Whatever the artist Sanya Kantarovsky is attempting to do with his paintings, he isn’t simply trying to pleasure the viewer. “I am not after this idea of pleasure, of looking at something pretty or beautiful,” the Russian-born artist explained recently to the author, curator and academic Jason Rosenfeld in The Brooklyn Rail. “That seductive quality of a painting—that way a painting can pull you in—can also give way to a much more complicated experience, one that couldn’t be articulated as pleasure. It is perhaps something unnamable, something that creates a sense of delay, a sense of discord, that you then have to work to wrap your head around.”
Kantarovsky’s paintings are, of course, immediately enjoyable and impressive, with echoes of Luc Tuymans, Peter Doig, Marc Chagall, Philip Guston, Gauguin, Matisse, and the Viennese Secession apparent in both their style and subject matter.
An admirer of children’s book author-illustrators such as Tomi Ungerer, as well as challenging conceptual, contemporary artists including Mike Kelley and William Leavitt, Kantarovsky's figurative work seems to offer and also withhold some dark, comic narrative.
Born in Moscow in 1982 and raised by his mother and maternal grandparents, Kantarovsky’s early life was one of simple, cultural stimulation. The adults in his early life “were intellectuals, but with no pretension or social ambition,” he told Vogue recently. “They were really magnetic, and a lot of wonderful people crossed their path and would come over for dinner or just to drink tea and smoke cigarettes in the kitchen.”
The family relocated to Rhode Island in 1992, an event that the artist regards as “a huge rupture, and still the central trauma of my life”. Kantarovsky arrived with little English, but understood that he had garnered a decent grip on the local language once he was able to charm his classmates. “You know you’ve mastered a language when you can make somebody laugh, not at you but with you,” he recalled.
Graduating from RISD in 2004, Kantarovsky worked as a commercial artist in New York, before joining the graduate program at UCLA from 2007 to 2011, and taking a residency at the Skowhegan School of Painting & Sculpture, in 2008. He has since gone on to stage a series of extremely well-received solo exhibitions, on both sides of the Atlantic; and his work is now in the permanent collections of Tate Britain, the Hammer Museum at UCLA, the Hirshhorn Museum and Sculpture Garden, Washington, and the Whitney Museum of American Art, New York, among others.
Today, the artist, his wife, the video and performance artist Liz Magic Laser and their young daughter, Vera, live in Brooklyn, in a house that Kantarovsky has decorated, with a little help from fellow painter and friend, Nicolas Party.
Kantarovsky, like Party, doesn’t limit his artistic practice to the painted canvas; he continues to work in other media, including video and sculpture. “A conceptual painter friend recently told me that you can only be a good artist or a good painter—one or the other,” he told the Brooklyn Rail, “I think there’s some truth to that, but I’m of the mind that being both is possible, albeit very difficult.”
Difficulty, however, is something that Kantarovsky does best.
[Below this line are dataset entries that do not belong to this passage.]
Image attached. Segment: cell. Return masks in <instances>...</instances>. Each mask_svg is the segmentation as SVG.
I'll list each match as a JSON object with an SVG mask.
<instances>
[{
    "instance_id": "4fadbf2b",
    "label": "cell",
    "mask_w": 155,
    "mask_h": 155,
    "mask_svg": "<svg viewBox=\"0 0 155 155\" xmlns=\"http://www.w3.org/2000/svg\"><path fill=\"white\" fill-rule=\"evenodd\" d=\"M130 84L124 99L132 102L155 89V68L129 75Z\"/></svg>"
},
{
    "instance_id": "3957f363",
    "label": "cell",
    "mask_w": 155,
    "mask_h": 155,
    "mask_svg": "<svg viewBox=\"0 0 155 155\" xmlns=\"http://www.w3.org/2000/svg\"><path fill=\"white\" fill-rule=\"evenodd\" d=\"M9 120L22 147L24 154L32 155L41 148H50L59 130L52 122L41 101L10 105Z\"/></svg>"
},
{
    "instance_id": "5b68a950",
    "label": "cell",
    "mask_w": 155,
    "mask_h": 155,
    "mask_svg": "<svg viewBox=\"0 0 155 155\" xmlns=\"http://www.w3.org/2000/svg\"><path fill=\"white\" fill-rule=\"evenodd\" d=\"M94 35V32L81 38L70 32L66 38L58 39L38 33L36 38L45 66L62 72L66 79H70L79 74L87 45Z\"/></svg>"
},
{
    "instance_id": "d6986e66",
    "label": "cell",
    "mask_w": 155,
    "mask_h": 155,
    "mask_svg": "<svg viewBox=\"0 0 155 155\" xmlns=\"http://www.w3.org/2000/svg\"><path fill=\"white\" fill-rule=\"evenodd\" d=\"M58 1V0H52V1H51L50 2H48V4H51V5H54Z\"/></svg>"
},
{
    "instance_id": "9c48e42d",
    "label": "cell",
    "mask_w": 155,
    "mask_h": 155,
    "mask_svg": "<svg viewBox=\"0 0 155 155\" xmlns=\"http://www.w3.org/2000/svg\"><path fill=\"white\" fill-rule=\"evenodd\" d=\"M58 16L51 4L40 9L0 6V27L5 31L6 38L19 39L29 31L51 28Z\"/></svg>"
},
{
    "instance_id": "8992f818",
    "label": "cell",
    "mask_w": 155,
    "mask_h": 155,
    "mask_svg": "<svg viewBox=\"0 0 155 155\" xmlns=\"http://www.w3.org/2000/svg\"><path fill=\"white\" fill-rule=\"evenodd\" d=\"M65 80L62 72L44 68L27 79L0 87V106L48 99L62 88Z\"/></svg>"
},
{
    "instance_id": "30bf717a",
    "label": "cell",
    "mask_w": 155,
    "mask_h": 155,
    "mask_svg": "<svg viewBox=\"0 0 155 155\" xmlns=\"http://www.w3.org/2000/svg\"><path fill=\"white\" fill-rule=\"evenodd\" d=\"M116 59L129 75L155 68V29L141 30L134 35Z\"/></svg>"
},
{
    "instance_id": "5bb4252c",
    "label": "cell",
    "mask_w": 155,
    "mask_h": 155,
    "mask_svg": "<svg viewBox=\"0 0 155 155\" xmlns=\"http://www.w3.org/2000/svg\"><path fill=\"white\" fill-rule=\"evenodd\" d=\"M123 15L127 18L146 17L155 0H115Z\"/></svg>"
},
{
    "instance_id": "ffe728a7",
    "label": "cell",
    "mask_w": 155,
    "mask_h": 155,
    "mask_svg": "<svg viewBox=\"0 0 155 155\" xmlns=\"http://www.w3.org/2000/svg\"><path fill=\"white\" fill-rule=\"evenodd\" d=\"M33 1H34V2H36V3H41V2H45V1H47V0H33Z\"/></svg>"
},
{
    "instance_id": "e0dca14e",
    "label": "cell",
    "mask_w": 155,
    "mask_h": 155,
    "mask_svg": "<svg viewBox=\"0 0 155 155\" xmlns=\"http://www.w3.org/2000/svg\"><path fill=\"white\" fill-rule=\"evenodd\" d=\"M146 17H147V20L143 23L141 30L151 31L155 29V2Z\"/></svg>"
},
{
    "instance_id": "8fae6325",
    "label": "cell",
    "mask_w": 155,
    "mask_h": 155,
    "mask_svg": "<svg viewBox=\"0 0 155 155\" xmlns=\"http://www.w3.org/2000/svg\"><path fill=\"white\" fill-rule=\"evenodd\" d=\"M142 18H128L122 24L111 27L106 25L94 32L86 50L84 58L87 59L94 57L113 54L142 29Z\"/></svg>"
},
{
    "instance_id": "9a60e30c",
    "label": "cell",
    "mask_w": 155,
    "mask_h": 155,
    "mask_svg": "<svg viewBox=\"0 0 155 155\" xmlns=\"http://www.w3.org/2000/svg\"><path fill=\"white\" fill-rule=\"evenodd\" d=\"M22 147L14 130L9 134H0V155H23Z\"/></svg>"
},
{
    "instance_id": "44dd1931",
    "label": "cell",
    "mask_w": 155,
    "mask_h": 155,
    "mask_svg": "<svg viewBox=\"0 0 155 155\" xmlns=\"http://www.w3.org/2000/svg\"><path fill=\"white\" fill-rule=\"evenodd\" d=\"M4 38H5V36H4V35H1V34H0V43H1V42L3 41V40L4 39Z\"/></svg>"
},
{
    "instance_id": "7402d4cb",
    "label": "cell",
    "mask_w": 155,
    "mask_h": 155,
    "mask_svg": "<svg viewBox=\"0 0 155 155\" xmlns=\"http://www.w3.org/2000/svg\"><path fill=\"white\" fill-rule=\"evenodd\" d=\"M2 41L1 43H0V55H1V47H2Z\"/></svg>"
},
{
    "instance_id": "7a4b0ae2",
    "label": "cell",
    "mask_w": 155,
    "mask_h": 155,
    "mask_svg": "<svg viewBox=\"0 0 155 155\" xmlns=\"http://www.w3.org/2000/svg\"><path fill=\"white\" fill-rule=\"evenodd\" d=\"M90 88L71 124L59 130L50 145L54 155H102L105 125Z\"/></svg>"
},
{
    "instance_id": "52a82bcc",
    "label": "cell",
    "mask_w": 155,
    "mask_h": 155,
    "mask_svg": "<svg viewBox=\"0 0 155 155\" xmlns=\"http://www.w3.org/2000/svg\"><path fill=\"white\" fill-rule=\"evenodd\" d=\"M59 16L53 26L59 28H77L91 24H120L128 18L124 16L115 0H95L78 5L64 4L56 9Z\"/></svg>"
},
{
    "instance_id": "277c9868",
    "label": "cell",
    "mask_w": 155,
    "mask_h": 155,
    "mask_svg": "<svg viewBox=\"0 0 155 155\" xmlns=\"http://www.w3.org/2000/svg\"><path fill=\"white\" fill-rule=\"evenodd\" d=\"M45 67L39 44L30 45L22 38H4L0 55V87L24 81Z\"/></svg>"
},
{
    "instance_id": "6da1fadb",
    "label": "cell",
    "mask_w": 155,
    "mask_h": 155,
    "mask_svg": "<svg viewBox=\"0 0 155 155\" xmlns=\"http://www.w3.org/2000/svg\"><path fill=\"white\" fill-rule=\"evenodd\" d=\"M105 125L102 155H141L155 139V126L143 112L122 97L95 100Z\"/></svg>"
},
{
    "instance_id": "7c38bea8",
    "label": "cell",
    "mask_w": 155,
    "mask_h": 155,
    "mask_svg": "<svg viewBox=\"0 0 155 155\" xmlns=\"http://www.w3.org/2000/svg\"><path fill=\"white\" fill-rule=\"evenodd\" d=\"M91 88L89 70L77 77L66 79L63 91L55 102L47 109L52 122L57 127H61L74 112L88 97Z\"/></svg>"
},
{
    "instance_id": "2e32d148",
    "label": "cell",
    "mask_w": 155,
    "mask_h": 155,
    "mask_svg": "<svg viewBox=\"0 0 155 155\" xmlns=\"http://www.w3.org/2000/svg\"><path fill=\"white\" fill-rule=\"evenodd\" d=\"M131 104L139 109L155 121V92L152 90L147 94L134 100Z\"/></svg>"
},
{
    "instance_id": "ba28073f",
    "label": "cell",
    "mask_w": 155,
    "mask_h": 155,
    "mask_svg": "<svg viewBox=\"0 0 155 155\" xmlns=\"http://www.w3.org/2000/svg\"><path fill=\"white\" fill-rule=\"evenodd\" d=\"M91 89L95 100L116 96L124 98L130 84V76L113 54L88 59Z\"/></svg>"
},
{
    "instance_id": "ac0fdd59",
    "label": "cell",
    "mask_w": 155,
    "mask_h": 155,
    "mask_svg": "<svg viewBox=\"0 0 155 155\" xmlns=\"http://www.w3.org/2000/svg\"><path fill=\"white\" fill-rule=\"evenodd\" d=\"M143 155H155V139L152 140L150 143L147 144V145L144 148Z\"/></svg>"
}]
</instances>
In attempting to account for his work, the artist reaches back to the old country, employing the Russian avant-garde term, Ostranenija, to make strange. “This was the notion that art had to defamiliarize something and make you feel you're looking at it for the first time,” he explained. “Those are ideas that resonate with me more.” Perhaps that is something we’re all looking for in art too.